# [Text]
----------------

Through most of his life, Rousseau dealt with various health issues including being unable to urinate without the use of a probe, odd romantic attachments, including a passionate unconsummated obsession with Sophie d’Houdetot, who inspired his novel, Julie, breaks with various friends and acquaintances upon his retirement to the country, and various and numerous attacks of persecution and threats.  When Rousseau wrote that all religions had value, in that they all encouraged men to virtue, an intense uproar exploded against him, and he was finally forced to flee to England with the help of the Scottish philosopher, David Hume.  In 1767, he returned to France under an assumed name and finally in 1770, he was officially allowed to return.

----------------

Dataset items:
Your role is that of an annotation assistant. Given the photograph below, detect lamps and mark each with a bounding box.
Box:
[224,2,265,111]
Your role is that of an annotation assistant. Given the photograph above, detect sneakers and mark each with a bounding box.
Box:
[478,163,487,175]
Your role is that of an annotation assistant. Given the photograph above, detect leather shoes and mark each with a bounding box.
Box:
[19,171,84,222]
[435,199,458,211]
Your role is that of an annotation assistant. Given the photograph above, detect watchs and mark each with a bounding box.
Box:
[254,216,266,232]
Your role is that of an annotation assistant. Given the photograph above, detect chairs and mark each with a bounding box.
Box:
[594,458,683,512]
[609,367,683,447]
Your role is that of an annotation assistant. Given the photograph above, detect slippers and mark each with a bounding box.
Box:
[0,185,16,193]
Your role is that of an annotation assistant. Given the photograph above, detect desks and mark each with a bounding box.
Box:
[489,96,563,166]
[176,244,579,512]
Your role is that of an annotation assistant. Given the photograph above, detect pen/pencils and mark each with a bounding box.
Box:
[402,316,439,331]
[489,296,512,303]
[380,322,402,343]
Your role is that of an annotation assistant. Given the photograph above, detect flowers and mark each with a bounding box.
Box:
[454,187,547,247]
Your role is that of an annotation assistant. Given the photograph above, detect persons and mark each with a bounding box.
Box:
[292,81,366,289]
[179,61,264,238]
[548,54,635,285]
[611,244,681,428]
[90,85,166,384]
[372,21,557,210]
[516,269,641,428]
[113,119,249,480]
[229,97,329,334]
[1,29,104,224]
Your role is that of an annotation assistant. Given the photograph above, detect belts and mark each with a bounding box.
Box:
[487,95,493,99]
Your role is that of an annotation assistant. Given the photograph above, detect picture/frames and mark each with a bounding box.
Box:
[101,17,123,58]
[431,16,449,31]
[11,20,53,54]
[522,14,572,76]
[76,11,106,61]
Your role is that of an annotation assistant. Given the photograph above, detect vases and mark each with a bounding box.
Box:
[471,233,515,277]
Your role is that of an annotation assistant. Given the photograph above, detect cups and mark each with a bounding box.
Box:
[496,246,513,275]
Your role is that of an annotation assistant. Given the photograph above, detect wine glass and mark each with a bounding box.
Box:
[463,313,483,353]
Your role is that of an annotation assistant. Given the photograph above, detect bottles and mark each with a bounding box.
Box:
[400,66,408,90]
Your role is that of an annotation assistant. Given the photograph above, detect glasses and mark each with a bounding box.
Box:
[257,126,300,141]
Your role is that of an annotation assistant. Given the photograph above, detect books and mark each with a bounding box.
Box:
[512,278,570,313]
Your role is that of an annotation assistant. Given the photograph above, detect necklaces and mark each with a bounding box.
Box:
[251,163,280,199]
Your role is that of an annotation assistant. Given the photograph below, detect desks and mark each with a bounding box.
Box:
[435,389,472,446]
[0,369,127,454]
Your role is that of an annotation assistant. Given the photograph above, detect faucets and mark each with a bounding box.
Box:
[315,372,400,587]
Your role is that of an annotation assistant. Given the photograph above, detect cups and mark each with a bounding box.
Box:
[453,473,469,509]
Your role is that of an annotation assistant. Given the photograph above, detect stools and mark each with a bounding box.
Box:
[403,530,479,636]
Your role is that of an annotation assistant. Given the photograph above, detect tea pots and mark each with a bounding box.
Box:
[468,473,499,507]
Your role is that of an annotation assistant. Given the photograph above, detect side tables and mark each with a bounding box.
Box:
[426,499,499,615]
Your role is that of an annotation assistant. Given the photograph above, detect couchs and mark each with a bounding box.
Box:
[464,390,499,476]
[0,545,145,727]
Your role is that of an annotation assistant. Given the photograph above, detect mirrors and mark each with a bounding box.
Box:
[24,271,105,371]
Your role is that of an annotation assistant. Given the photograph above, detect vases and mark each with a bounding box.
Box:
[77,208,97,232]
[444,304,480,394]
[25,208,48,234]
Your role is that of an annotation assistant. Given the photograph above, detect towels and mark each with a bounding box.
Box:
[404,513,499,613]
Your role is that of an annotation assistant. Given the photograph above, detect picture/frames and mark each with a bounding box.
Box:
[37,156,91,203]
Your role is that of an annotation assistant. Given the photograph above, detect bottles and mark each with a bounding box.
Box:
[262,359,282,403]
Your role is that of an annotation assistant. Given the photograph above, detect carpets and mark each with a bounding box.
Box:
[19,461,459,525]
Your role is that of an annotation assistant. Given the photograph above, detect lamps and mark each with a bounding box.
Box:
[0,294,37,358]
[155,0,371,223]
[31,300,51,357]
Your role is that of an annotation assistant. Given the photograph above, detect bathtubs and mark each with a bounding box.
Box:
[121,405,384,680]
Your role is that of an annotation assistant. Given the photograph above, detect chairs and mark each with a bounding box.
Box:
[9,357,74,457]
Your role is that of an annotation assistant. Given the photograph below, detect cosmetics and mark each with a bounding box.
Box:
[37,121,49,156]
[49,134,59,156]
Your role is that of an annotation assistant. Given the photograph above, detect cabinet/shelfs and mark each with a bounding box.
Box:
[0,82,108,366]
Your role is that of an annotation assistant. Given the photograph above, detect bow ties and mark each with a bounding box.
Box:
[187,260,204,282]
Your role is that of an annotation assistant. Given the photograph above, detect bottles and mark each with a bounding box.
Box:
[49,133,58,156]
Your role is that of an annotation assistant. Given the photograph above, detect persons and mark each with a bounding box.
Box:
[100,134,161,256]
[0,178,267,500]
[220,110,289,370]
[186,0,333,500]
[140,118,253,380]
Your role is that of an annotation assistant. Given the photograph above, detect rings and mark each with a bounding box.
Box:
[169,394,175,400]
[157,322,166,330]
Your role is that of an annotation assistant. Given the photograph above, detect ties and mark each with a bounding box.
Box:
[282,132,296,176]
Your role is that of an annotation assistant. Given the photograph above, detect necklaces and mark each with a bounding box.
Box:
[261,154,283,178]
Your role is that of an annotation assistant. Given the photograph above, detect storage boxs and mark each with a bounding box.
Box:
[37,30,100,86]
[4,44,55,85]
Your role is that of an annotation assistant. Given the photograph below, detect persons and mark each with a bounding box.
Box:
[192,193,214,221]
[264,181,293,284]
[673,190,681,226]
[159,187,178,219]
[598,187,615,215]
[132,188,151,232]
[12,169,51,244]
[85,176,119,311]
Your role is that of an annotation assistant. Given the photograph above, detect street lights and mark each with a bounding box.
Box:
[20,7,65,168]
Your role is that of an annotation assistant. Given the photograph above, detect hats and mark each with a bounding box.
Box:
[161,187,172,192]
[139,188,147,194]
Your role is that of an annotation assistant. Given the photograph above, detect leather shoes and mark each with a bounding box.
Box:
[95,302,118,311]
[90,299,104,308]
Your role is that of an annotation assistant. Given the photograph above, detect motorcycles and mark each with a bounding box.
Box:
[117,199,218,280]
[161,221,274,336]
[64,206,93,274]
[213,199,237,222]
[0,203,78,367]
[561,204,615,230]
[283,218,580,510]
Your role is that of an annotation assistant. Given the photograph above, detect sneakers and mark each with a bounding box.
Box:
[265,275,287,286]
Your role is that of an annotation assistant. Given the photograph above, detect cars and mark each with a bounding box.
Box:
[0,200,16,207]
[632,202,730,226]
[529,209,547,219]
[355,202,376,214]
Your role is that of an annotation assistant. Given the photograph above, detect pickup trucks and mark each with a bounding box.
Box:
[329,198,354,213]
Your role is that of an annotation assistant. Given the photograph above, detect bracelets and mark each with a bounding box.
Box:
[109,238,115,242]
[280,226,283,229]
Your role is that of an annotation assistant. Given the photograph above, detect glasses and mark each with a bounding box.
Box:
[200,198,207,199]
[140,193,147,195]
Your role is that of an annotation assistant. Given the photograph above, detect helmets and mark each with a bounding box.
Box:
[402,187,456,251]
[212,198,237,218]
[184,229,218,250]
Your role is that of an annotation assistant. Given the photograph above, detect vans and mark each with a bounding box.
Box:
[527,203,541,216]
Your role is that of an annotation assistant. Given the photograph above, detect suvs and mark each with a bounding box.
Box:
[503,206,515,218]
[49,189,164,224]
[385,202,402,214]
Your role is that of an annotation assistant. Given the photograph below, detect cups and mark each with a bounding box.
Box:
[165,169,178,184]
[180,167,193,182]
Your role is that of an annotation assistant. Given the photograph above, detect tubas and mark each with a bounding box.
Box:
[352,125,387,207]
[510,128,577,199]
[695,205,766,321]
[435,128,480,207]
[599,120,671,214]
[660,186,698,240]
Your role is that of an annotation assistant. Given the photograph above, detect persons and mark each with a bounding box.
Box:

----------------

# [Problem statement]
Reproduce the passage on Rousseau from "Through most of" to "allowed to return.".

# [Exercise output]
Through most of his life, Rousseau dealt with various health issues including being unable to urinate without the use of a probe, odd romantic attachments, including a passionate unconsummated obsession with Sophie d’Houdetot, who inspired his novel, Julie, breaks with various friends and acquaintances upon his retirement to the country, and various and numerous attacks of persecution and threats.  When Rousseau wrote that all religions had value, in that they all encouraged men to virtue, an intense uproar exploded against him, and he was finally forced to flee to England with the help of the Scottish philosopher, David Hume.  In 1767, he returned to France under an assumed name and finally in 1770, he was officially allowed to return.